Upstanders calling out discrimination, however subtle, can have a great effect on women inclusion,17 as did my senior when correcting a patient who mistook me for a nonmedical professional on rounds.

Dr. Albareeq described the hardships and triumphs of becoming the first woman urologist in her country. Some of these are true for many, often the only woman in a room of men. We encourage women to seek women colleagues from other departments and generations for guidance and perspective. Being a woman in a male department can feel like a constant spotlight, where one’s shortcomings seem to represent the whole gender. ­Sharing successes and failures with our peers, we accumulate knowledge and confidence to pass down to future generations.

Conclusion

Urology is held back when we don’t utilize the full potential of our community. We cannot afford leaving out half of our potential talent and diverse points of view.

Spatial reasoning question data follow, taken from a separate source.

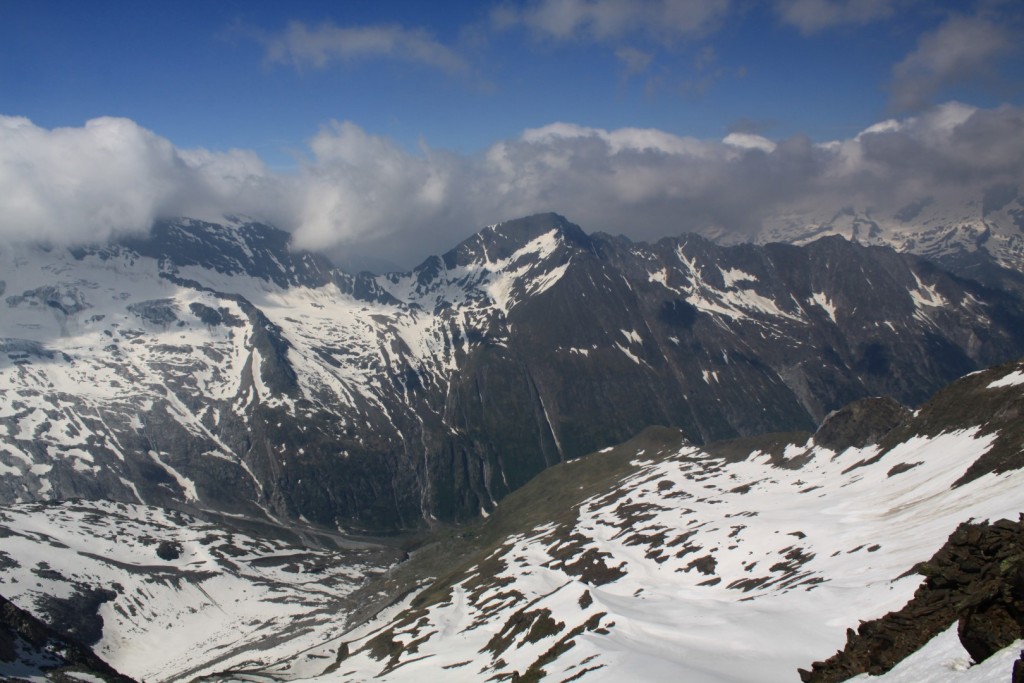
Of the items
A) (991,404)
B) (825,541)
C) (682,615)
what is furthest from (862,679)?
(991,404)

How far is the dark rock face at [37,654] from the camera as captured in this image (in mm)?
78500

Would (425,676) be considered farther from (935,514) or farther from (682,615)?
(935,514)

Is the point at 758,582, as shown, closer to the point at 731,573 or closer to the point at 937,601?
the point at 731,573

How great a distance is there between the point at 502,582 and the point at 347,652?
3507cm

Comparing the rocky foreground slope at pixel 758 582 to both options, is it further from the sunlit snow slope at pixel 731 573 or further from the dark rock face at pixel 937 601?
the sunlit snow slope at pixel 731 573

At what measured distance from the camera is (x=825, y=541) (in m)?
91.9

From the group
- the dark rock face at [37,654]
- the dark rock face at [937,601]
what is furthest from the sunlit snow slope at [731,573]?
the dark rock face at [37,654]

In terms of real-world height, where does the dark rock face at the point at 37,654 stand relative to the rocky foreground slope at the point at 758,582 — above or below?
above

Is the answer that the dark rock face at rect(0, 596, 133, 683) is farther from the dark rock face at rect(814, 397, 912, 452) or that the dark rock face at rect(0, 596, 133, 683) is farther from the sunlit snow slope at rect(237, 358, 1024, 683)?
the dark rock face at rect(814, 397, 912, 452)

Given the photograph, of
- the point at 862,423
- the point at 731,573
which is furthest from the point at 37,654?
the point at 862,423

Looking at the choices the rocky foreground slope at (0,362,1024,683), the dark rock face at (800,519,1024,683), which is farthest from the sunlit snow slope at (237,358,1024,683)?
the dark rock face at (800,519,1024,683)

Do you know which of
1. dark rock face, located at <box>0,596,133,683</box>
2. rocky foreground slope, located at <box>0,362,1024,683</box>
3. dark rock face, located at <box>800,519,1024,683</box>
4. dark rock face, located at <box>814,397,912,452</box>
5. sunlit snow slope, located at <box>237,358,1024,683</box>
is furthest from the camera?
dark rock face, located at <box>814,397,912,452</box>

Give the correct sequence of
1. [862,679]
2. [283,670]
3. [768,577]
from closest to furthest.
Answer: [862,679]
[768,577]
[283,670]

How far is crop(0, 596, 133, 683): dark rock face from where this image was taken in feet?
258
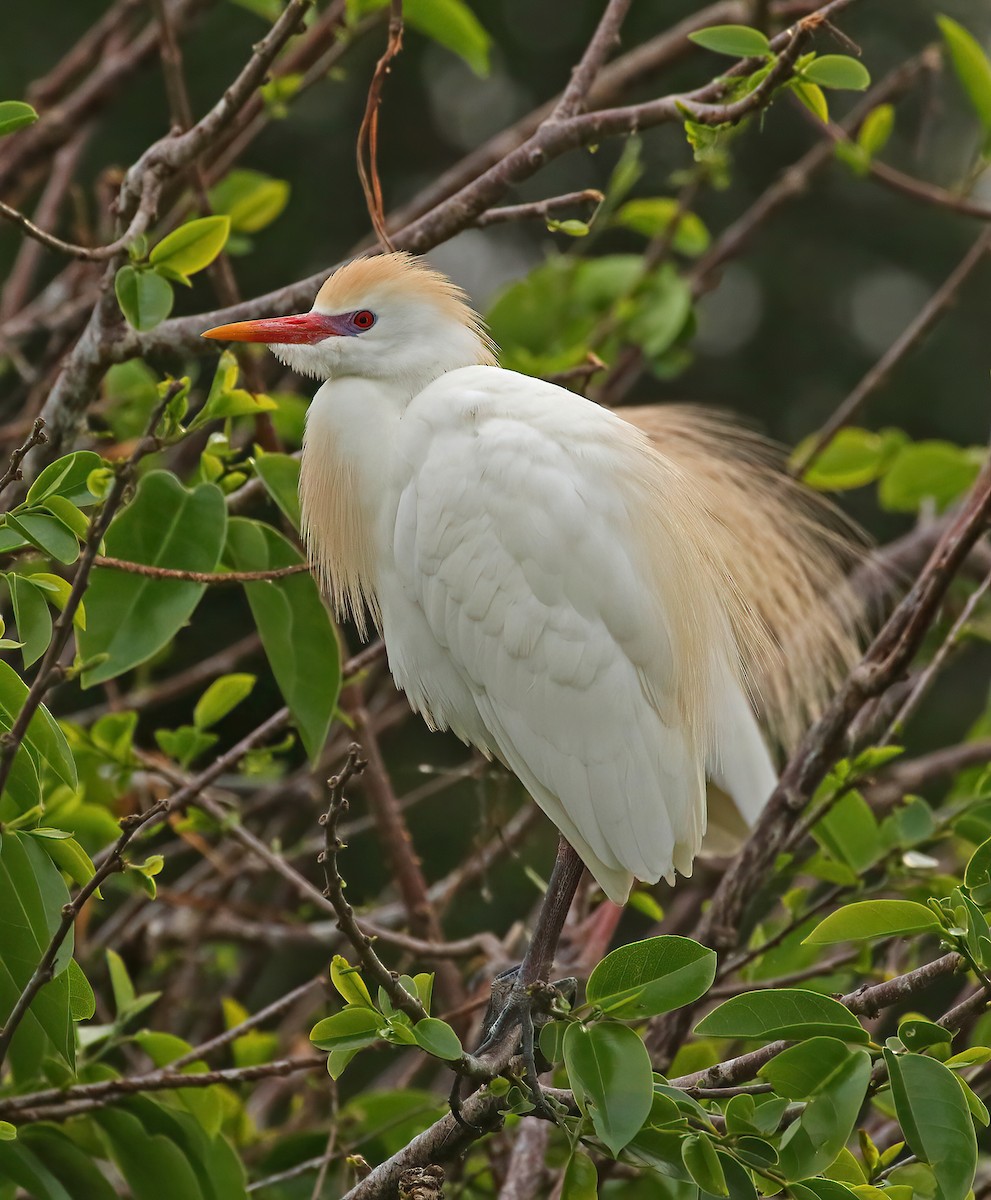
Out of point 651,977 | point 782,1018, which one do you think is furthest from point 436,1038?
point 782,1018

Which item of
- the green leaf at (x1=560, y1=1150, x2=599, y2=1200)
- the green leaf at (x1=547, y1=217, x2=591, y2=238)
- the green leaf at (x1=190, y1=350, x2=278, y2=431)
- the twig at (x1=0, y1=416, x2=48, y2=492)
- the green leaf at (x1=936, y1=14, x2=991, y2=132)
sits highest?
the green leaf at (x1=936, y1=14, x2=991, y2=132)

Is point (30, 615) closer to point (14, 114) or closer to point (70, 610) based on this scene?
point (70, 610)

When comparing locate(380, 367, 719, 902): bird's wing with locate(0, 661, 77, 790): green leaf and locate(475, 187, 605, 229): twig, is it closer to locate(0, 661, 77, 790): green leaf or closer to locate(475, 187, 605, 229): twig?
locate(475, 187, 605, 229): twig

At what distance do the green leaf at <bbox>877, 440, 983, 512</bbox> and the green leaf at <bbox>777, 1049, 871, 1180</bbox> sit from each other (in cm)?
163

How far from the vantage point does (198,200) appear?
2.19 meters

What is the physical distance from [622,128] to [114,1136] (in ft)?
4.50

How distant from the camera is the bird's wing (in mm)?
1791

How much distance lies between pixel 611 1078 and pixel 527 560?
76 centimetres

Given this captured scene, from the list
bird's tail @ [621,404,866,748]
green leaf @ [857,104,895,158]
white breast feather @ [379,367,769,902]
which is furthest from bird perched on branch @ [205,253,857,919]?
green leaf @ [857,104,895,158]

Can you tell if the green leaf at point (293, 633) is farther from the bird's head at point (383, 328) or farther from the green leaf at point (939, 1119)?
the green leaf at point (939, 1119)

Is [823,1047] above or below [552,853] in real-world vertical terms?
above

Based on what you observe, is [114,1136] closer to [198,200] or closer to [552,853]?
[198,200]

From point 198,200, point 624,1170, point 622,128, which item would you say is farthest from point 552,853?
point 622,128

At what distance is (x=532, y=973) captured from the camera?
1.72m
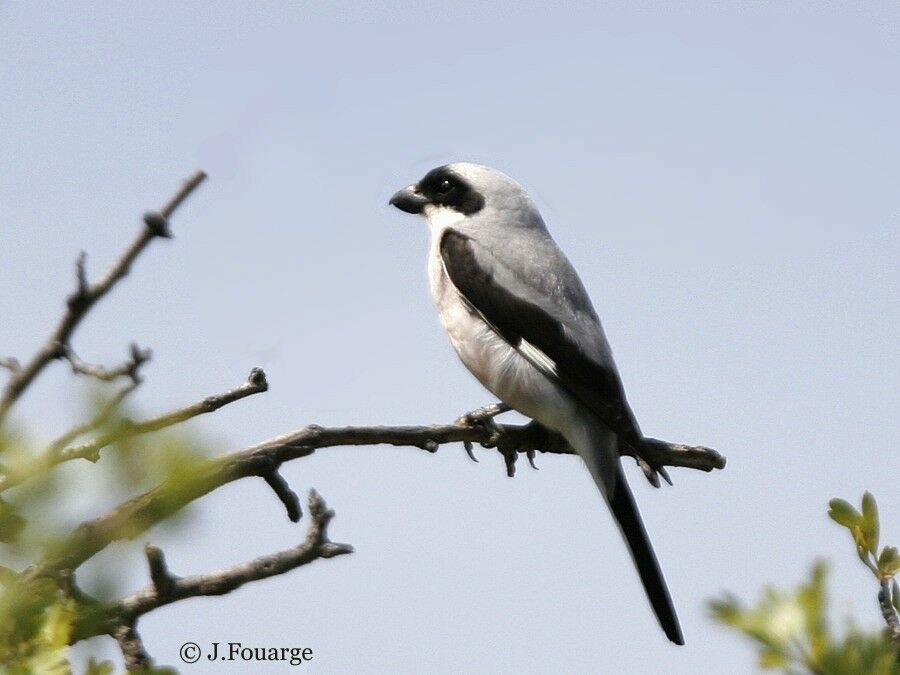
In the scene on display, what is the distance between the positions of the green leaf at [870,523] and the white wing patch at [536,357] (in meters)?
2.93

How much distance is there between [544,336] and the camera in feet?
14.7

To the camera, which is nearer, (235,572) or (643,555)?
(235,572)

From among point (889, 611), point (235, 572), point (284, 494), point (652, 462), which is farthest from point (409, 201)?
point (889, 611)

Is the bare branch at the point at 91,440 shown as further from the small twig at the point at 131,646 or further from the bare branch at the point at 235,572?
the small twig at the point at 131,646

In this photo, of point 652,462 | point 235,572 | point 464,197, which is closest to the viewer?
point 235,572

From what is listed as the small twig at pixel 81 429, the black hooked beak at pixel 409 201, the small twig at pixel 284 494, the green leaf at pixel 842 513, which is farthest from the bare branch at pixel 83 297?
the black hooked beak at pixel 409 201

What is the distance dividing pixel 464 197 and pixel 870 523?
4.12 m

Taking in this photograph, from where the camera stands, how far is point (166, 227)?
806 millimetres

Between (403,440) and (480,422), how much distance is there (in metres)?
1.63

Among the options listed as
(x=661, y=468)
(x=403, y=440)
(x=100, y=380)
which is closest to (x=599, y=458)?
(x=661, y=468)

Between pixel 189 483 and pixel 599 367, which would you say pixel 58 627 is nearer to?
pixel 189 483

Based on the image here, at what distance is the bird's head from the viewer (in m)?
5.32

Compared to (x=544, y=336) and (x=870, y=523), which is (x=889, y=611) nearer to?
(x=870, y=523)

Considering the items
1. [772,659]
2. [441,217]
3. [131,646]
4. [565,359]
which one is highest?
[441,217]
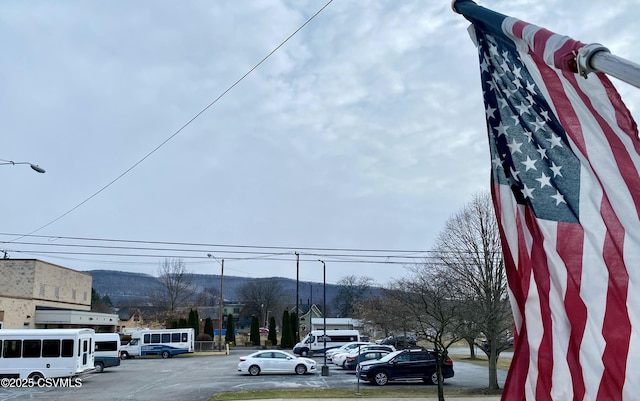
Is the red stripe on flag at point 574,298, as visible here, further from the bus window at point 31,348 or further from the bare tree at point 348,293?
the bare tree at point 348,293

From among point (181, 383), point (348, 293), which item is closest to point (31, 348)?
point (181, 383)

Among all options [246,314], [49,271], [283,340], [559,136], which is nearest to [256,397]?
[559,136]

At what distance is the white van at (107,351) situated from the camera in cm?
3744

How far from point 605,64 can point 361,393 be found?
22323 mm

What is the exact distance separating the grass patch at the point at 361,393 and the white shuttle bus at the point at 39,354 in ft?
36.3

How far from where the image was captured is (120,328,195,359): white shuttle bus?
53250mm

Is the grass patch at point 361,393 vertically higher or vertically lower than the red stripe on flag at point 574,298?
lower

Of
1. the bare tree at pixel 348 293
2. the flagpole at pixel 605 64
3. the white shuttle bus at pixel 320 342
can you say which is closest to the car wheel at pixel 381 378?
the white shuttle bus at pixel 320 342

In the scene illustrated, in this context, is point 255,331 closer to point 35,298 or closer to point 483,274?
point 35,298

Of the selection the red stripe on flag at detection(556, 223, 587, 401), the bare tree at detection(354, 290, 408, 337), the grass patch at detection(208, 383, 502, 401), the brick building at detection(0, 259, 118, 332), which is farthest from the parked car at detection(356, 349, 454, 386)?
the brick building at detection(0, 259, 118, 332)

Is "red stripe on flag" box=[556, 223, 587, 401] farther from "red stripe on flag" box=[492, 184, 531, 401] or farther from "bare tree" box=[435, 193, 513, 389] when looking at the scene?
"bare tree" box=[435, 193, 513, 389]

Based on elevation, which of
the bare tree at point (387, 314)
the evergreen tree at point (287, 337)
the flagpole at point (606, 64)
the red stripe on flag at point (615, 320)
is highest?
the flagpole at point (606, 64)

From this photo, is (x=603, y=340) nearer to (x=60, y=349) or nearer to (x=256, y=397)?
(x=256, y=397)

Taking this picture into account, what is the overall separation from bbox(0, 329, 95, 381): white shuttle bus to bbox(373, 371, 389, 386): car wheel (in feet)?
49.5
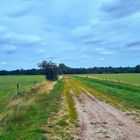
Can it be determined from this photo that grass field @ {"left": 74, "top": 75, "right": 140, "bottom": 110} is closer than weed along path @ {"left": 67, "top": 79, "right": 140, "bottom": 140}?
No

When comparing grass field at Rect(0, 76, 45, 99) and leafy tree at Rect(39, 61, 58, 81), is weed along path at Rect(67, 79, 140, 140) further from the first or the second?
leafy tree at Rect(39, 61, 58, 81)

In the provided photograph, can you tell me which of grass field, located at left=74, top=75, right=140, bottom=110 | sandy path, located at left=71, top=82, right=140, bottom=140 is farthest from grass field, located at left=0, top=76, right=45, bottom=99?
sandy path, located at left=71, top=82, right=140, bottom=140

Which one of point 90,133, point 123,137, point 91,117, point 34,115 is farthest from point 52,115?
point 123,137

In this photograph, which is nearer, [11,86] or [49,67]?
[11,86]

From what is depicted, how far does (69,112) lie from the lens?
20.8 meters

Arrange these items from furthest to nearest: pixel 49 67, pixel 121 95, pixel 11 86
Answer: pixel 49 67
pixel 11 86
pixel 121 95

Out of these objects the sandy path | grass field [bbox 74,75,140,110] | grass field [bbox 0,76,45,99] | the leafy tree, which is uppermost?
the leafy tree

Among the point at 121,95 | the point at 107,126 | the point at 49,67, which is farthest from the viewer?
the point at 49,67

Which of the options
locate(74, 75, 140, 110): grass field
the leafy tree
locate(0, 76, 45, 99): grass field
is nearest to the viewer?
locate(74, 75, 140, 110): grass field

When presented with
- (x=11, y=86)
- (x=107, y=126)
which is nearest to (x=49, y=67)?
(x=11, y=86)

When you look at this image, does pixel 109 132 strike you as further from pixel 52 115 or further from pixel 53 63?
pixel 53 63

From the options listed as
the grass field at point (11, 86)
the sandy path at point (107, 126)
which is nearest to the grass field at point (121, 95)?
the sandy path at point (107, 126)

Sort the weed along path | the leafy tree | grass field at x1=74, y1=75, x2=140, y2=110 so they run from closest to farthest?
the weed along path
grass field at x1=74, y1=75, x2=140, y2=110
the leafy tree

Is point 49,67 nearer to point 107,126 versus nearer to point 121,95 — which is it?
point 121,95
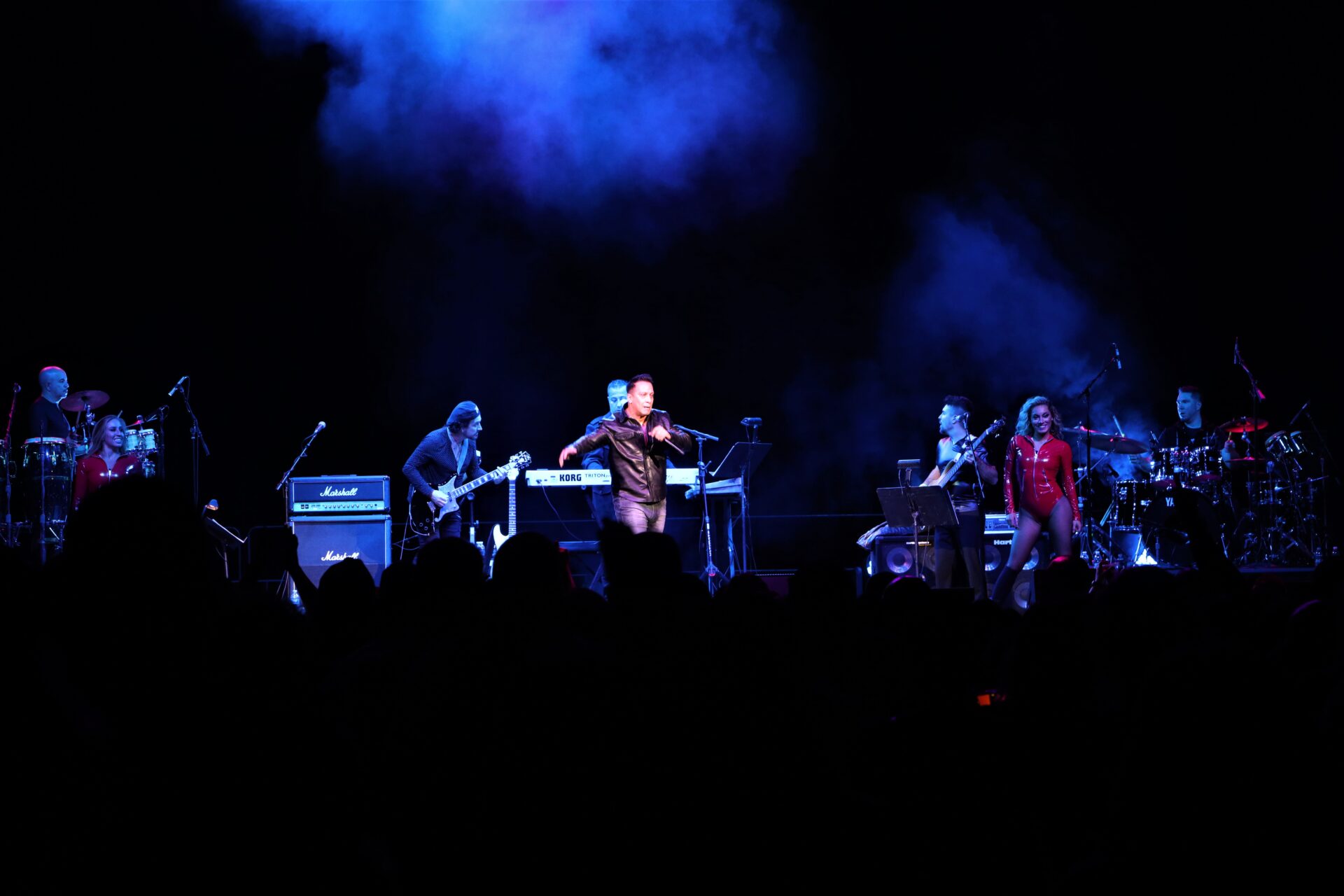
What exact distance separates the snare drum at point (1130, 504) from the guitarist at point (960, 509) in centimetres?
209

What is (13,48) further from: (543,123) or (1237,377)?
(1237,377)

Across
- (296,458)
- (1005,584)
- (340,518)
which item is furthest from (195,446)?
(1005,584)

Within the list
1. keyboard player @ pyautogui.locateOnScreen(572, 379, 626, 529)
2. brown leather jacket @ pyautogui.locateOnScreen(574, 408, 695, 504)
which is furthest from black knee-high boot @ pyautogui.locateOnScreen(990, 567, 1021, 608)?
keyboard player @ pyautogui.locateOnScreen(572, 379, 626, 529)

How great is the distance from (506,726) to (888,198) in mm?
14118

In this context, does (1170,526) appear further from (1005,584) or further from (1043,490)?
(1005,584)

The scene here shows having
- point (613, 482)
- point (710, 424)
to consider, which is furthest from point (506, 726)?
point (710, 424)

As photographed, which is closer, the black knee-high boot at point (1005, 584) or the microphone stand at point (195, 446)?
the black knee-high boot at point (1005, 584)

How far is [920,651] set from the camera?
171 inches

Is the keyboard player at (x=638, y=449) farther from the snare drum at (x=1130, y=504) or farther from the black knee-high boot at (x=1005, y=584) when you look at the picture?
the snare drum at (x=1130, y=504)

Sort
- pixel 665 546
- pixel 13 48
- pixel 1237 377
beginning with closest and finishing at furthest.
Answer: pixel 665 546 → pixel 13 48 → pixel 1237 377

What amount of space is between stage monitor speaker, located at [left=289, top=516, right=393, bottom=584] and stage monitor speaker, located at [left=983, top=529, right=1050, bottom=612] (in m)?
6.80

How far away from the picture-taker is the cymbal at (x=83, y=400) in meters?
13.1

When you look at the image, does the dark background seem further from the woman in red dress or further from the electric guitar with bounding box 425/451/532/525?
the woman in red dress

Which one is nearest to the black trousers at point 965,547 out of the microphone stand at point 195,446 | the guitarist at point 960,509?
the guitarist at point 960,509
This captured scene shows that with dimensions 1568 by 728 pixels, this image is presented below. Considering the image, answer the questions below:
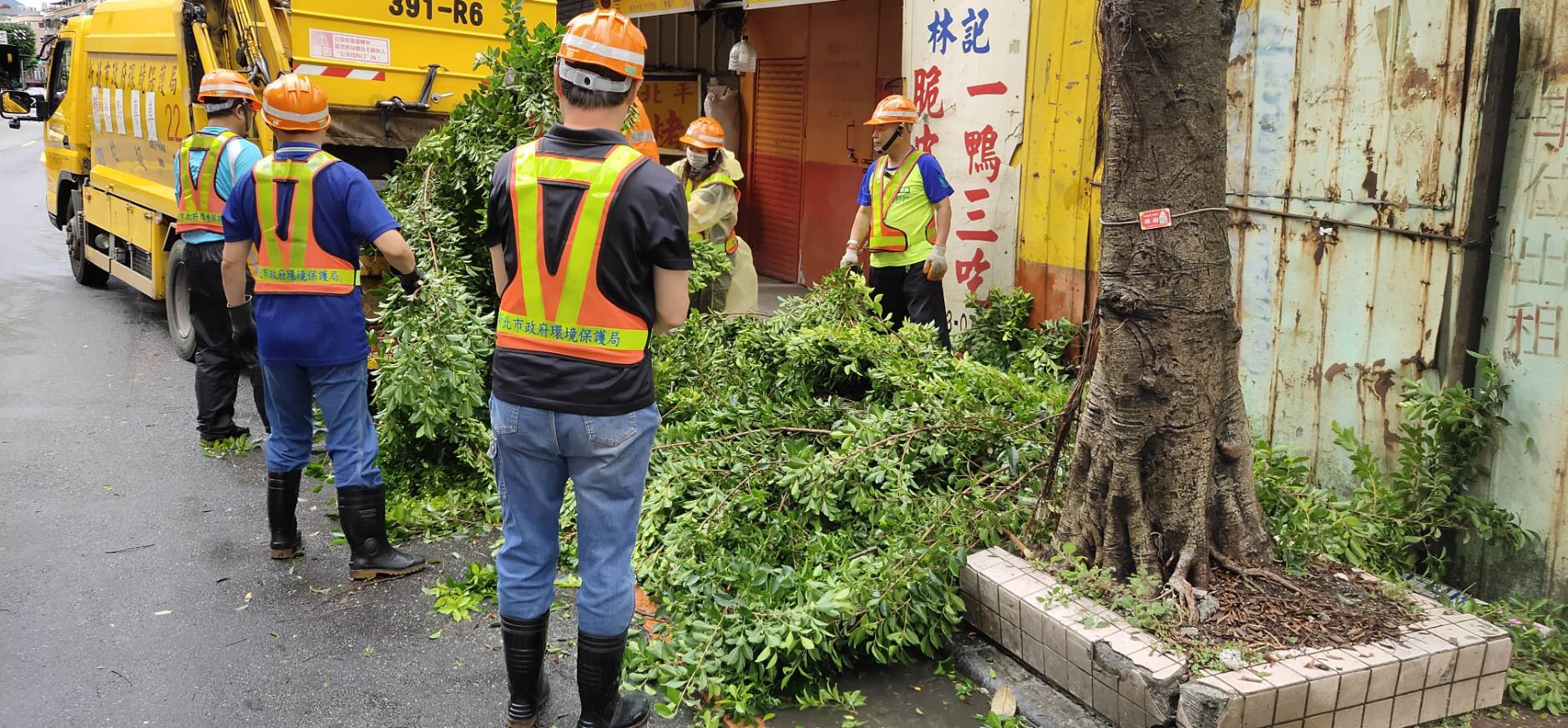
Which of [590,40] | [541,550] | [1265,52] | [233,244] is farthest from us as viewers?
[1265,52]

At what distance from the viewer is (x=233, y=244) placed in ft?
15.4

Women urologists are making notable progress in Israel and worldwide, but there is yet room for improvement and obstacles to remove. Scarce but influential, we strive to lead by example and give our patients the optimal treatment, to practice gender-oriented urology, and to encourage the next generation of women urologists for the benefit of our patients of all genders. As more women join the IUA, achieving academic and leadership positions, the Israeli urological community has much to celebrate as we continue to face the challenges ahead of us.